◆ WRITTEN PROBLEM:
Exactly and only the lines from the line holding "When observing the" to the end of the records should be reproduced. Leave pictures out.

Records from a data source
+++
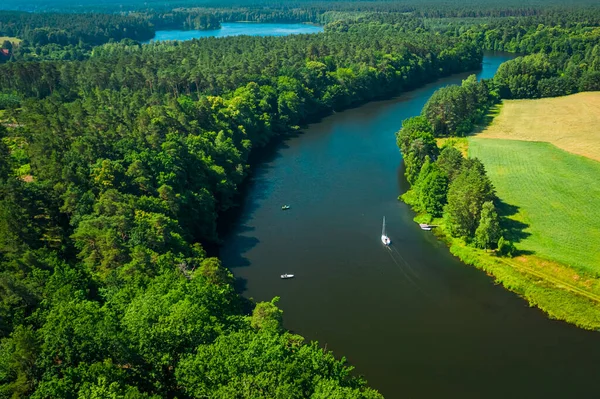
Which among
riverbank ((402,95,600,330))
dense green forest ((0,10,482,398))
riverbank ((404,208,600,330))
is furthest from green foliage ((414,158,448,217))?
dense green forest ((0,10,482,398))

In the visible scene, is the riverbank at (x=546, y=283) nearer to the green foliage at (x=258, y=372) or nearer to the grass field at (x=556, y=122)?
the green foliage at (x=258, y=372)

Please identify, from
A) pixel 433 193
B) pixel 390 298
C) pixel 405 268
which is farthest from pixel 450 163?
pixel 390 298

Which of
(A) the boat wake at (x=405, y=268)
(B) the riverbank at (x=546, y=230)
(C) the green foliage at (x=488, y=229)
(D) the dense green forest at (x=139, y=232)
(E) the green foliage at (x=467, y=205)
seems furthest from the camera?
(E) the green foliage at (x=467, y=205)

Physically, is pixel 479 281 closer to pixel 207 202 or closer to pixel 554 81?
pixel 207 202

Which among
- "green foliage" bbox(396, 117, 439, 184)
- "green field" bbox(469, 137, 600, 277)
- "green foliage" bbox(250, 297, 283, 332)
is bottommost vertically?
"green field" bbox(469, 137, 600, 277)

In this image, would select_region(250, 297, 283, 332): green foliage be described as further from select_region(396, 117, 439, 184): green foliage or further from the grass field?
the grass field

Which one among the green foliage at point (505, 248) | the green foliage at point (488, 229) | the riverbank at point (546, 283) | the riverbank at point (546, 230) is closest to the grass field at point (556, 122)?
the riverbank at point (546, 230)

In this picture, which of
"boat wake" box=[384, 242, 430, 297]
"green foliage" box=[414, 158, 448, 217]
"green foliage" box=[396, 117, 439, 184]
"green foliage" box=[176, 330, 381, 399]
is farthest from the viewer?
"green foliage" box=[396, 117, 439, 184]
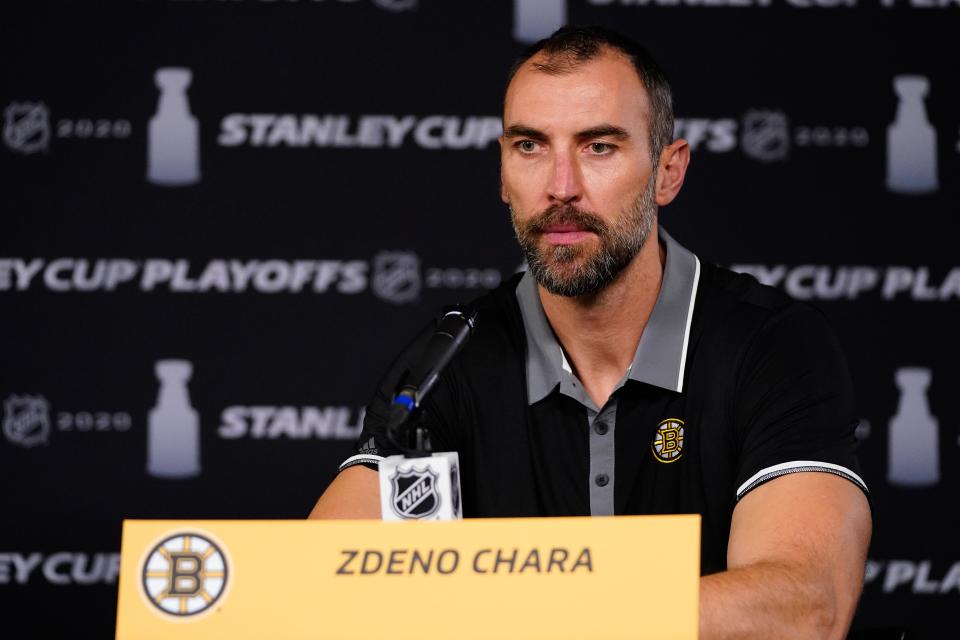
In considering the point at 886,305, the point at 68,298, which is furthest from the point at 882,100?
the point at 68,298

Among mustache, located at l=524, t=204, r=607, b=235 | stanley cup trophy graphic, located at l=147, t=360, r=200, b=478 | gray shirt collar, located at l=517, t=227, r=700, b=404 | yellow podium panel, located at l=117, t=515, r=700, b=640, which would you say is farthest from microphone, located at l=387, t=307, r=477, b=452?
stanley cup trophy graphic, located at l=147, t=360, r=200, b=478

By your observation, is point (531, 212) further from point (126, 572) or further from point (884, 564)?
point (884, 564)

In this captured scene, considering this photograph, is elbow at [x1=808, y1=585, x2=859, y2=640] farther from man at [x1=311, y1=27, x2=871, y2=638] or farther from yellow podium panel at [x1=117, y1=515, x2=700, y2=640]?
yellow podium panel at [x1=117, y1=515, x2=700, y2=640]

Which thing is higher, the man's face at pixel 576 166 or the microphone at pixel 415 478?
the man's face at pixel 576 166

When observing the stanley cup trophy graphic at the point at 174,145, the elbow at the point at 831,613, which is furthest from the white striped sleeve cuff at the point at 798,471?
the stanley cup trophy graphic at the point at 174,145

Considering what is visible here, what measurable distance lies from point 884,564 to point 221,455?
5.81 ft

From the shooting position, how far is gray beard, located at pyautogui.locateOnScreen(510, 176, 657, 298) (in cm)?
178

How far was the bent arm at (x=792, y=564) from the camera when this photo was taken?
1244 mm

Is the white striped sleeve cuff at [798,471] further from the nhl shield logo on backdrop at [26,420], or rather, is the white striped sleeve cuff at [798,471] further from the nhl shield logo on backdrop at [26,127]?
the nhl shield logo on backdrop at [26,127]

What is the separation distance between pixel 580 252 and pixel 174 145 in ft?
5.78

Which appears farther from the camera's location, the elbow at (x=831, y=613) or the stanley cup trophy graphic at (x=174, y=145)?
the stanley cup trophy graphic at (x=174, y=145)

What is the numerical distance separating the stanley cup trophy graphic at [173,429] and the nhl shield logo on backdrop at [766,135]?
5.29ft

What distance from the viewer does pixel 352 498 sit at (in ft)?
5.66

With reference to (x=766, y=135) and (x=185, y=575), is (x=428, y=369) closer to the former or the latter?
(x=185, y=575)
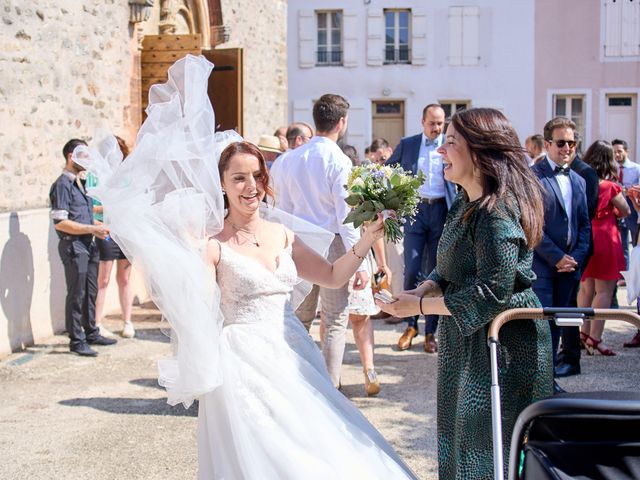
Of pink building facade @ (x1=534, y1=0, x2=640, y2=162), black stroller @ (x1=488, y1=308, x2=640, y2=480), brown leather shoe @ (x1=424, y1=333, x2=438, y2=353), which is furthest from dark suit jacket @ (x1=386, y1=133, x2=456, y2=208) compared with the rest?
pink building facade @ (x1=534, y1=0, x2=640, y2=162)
+++
◆ EXERCISE ANSWER:
When observing the stanley cup trophy graphic at the point at 174,145, the elbow at the point at 831,613, which is furthest from the white striped sleeve cuff at the point at 798,471?
the stanley cup trophy graphic at the point at 174,145

Considering what is visible here, what measurable distance lies from point 884,564 to point 221,455?
5.81 ft

From the shooting position, how far is gray beard, located at pyautogui.locateOnScreen(510, 176, 657, 298) (in cm)?
178

How far was the bent arm at (x=792, y=564) from the camera when this photo was taken?
1244 mm

Is the white striped sleeve cuff at [798,471] further from the nhl shield logo on backdrop at [26,420], or rather, is the white striped sleeve cuff at [798,471] further from the nhl shield logo on backdrop at [26,127]?
the nhl shield logo on backdrop at [26,127]

What is the separation distance between pixel 580 252 and pixel 174 145 in ft?
5.78

Which appears farther from the camera's location, the elbow at (x=831, y=613) or the stanley cup trophy graphic at (x=174, y=145)?
the stanley cup trophy graphic at (x=174, y=145)

What is the numerical distance separating the stanley cup trophy graphic at [173,429] and the nhl shield logo on backdrop at [766,135]?
5.29ft

What distance from the viewer does pixel 352 498 sit at (in ft)?
5.66

With reference to (x=766, y=135) and (x=185, y=575), is (x=428, y=369) closer to the former or the latter?
(x=185, y=575)
Of pink building facade @ (x1=534, y1=0, x2=640, y2=162), black stroller @ (x1=488, y1=308, x2=640, y2=480), brown leather shoe @ (x1=424, y1=333, x2=438, y2=353), which is furthest from dark suit jacket @ (x1=386, y1=133, x2=456, y2=208) compared with the rest?
pink building facade @ (x1=534, y1=0, x2=640, y2=162)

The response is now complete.